__Passage to read__
The art of dissolving rocks to feed plants is a basic skill any farmer must have to produce a lot healthy crops for a long time. Volcanic rock dust is the source of many minerals that most of our soils are missing. Because the soils miss the minerals, the plants miss them too and so do our cattle and so do we.
If we put rock dust directly in the soils it works as soil amendment but it has slow results on plant nutrition. Before rocks can feed plants, they need to be transformed by the microbiology of the soils. They have to be made bio-available.
How to get rocks:
Many rock mixtures can be bought at special agricultural stores. When a mineral has good potential application for agriculture it is labelled as agro-mineral. Rock dust suppliers take the best agro-minerals and mix them in different proportions to create their commercial recipes. What make a rock good for the crops?
The most fertile soils on earth are volcanic soils. they have the highest mineral diversity. Basically the most important factor of a rock to improve soils is the diversity of minerals, in the right proportions in a way that they allow they support the development of life in the soil. The more mineral diversity in the rocks we use, the more elements of the periodic table will be able to be embodied in a bacteria or fungi, passing to the soil food web the more fertile the soil is. One of the rocks with more mineral diversity are the basaltic rocks.

__Given information__

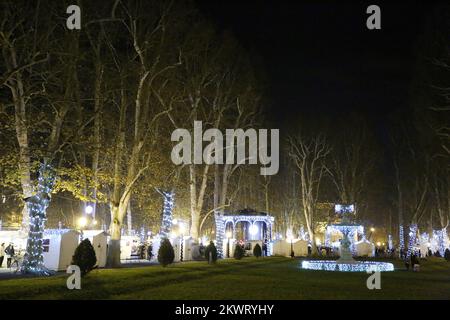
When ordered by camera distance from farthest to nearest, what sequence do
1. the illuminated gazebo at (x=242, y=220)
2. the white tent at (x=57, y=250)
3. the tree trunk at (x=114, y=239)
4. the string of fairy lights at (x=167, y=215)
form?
1. the illuminated gazebo at (x=242, y=220)
2. the string of fairy lights at (x=167, y=215)
3. the tree trunk at (x=114, y=239)
4. the white tent at (x=57, y=250)

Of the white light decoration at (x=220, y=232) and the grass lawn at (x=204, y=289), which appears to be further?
the white light decoration at (x=220, y=232)

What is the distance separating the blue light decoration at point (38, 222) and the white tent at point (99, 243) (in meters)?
5.73

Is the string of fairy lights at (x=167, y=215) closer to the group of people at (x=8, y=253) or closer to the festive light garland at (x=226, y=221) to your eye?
the festive light garland at (x=226, y=221)

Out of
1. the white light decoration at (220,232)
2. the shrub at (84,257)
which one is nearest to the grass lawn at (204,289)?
the shrub at (84,257)

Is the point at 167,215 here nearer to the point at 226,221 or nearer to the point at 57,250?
the point at 57,250

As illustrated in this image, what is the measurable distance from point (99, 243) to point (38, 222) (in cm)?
673

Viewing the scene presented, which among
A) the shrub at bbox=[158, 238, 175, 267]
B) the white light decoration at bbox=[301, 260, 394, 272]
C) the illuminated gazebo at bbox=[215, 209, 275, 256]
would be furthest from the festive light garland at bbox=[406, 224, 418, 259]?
the shrub at bbox=[158, 238, 175, 267]

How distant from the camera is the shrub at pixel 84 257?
16.7 metres

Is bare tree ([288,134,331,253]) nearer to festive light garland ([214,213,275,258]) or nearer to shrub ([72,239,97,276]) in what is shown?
festive light garland ([214,213,275,258])

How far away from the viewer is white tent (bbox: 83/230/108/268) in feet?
84.5

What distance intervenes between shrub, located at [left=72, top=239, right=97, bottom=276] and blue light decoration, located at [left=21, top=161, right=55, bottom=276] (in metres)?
3.46

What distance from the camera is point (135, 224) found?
84312mm
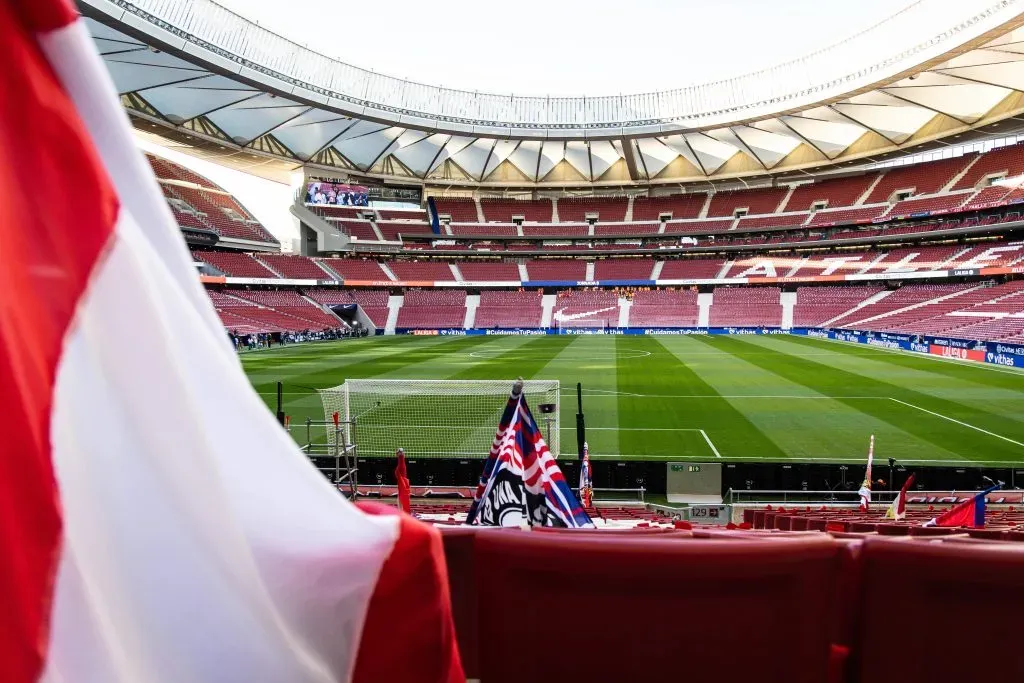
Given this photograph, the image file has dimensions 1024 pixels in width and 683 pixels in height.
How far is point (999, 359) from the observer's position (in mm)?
27500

__Task list__
1. Based on the rock dust passage, decide whether each statement agrees with it: (a) rock dust placed directly in soil gives fast results on plant nutrition, (b) volcanic soils are the most fertile soils on earth, (c) rock dust suppliers mix agro-minerals in different proportions for their commercial recipes. For each, answer yes or no and quote the words of the passage that decide it.
2. Write out the part of the rock dust passage starting at "The art of dissolving" and ending at "for the crops?", keeping every word and mark as it appears.

__Answers for each item__
1.
(a) No: "it has slow results on plant nutrition"
(b) Yes: "The most fertile soils on earth are volcanic soils."
(c) Yes: "Rock dust suppliers take the best agro-minerals and mix them in different proportions to create their commercial recipes."

2.
The art of dissolving rocks to feed plants is a basic skill any farmer must have to produce a lot healthy crops for a long time. Volcanic rock dust is the source of many minerals that most of our soils are missing. Because the soils miss the minerals, the plants miss them too and so do our cattle and so do we.
If we put rock dust directly in the soils it works as soil amendment but it has slow results on plant nutrition. Before rocks can feed plants, they need to be transformed by the microbiology of the soils. They have to be made bio-available.
How to get rocks:
Many rock mixtures can be bought at special agricultural stores. When a mineral has good potential application for agriculture it is labelled as agro-mineral. Rock dust suppliers take the best agro-minerals and mix them in different proportions to create their commercial recipes. What make a rock good for the crops?